Write out, word for word, every line in the data below from the one containing "18inch Chrome Rims/" to the one containing "亚历山大三世桥梁巴黎法国 免版税库存图片", both of them included.

▶ Extracted data:
'''

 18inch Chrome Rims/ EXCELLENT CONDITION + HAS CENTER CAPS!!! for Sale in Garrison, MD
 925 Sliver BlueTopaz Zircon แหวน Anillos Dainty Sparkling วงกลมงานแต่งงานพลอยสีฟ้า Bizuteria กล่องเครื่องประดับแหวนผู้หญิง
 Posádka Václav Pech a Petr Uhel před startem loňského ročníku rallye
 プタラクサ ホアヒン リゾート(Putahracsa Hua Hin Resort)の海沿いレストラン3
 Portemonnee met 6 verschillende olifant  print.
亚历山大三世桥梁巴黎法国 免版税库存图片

'''
'''

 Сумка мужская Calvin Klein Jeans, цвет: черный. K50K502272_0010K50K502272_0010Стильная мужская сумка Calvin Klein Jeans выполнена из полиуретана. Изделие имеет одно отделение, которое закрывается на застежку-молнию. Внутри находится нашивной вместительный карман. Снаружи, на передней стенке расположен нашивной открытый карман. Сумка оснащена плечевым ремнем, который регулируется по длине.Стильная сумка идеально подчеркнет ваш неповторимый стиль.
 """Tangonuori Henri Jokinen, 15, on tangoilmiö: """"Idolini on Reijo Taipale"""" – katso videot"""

'''

▶ The answer:
 18inch Chrome Rims/ EXCELLENT CONDITION + HAS CENTER CAPS!!! for Sale in Garrison, MD
 925 Sliver BlueTopaz Zircon แหวน Anillos Dainty Sparkling วงกลมงานแต่งงานพลอยสีฟ้า Bizuteria กล่องเครื่องประดับแหวนผู้หญิง
 Posádka Václav Pech a Petr Uhel před startem loňského ročníku rallye
 プタラクサ ホアヒン リゾート(Putahracsa Hua Hin Resort)の海沿いレストラン3
 Portemonnee met 6 verschillende olifant  print.
亚历山大三世桥梁巴黎法国 免版税库存图片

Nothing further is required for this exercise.